Speciation requires the evolution of barriers to gene exchange between descendant and progenitor populations. Cryptic reproductive barriers in plants arise after pollination but before fertilization as a result of pollen competition and interactions between male gametophytes and female reproductive tissues. We tested for such gametic isolation between the polyploid Chamerion angustifolium and its diploid progenitor by conducting single (diploid or tetraploid) and mixed ploidy (1 : 1 diploid and tetraploid) pollinations on both cytotypes and inferring siring success from paternity analysis and pollen-tube counts. In mixed pollinations, polyploids sired most (79%) of their own seeds as well as those of diploids (61%) (correcting for triploid block, siring success was 70% and 83%, respectively). In single donor pollinations, pollen tubes from tetraploids were more numerous than those from diploids at four different positions in each style and for both diploid and tetraploid pollen recipients. The lack of a pollen donor x recipient interaction indicates that the tetraploid siring advantage is a result of pollen competition rather than pollen-pistil interactions. Such unilateral pollen precedence results in an asymmetrical pattern of isolation, with tetraploids experiencing less gene flow than diploids. It also enhances tetraploid establishment in sympatric populations, by maximizing tetraploid success and simultaneously diminishing that of diploids through the production of inviable triploid offspring.

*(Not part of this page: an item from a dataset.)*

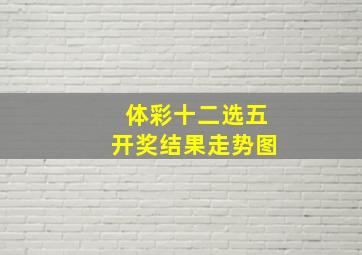 体彩十二选五
开奖结果走势图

Fecundity and offspring ploidy in matings among diploid, triploid and tetraploid Chamerion angustifolium (Onagraceae): consequences for tetraploid establishment

Models of polyploid evolution indicate that tetraploids are more likely to establish within diploid populations when they are formed recurrently through the union of unreduced (n=2n) gametes. To account for the coexistence of diploids and tetraploids in populations of Chamerion angustifolium, diploid, triploid and tetraploid plants were crossed in all possible combinations and fecundity and ploidy using flow cytometry of the resulting progeny were measured. Combined with previous data on cytotype fitness, these data were used in a simulation to examine the impact of unreduced gametes on tetraploid evolution. Seed set per fruit was highest in 2x x 2x crosses (69%), intermediate in 4x x 4x, 2x x 4x and 3x x 4x crosses (range, 11-35%) and lowest in 3x x 2x and 3x x 3x crosses (range, 1-10%). Offspring were diploid (94%) or triploid (6%) in 2x x 2x crosses, diploid (17.5%), triploid (56%) or tetraploid (26.5%) in 3x x 2x crosses, and triploid (53%) and tetraploid (44%) in all others (4x x 4x, 3x x 4x, 2x x 4x), indicating that some gametes are unreduced, particularly in triploids. Forty-two percent of offspring, from three different crosses, had DNA contents greater than tetraploids. Computer simulations based on these results showed that unreduced gamete formation via triploids in C. angustifolium can promote the coexistence of diploids and tetraploids, but, due to law triploid fitness, is insufficient to overcome tetraploid minority disadvantage.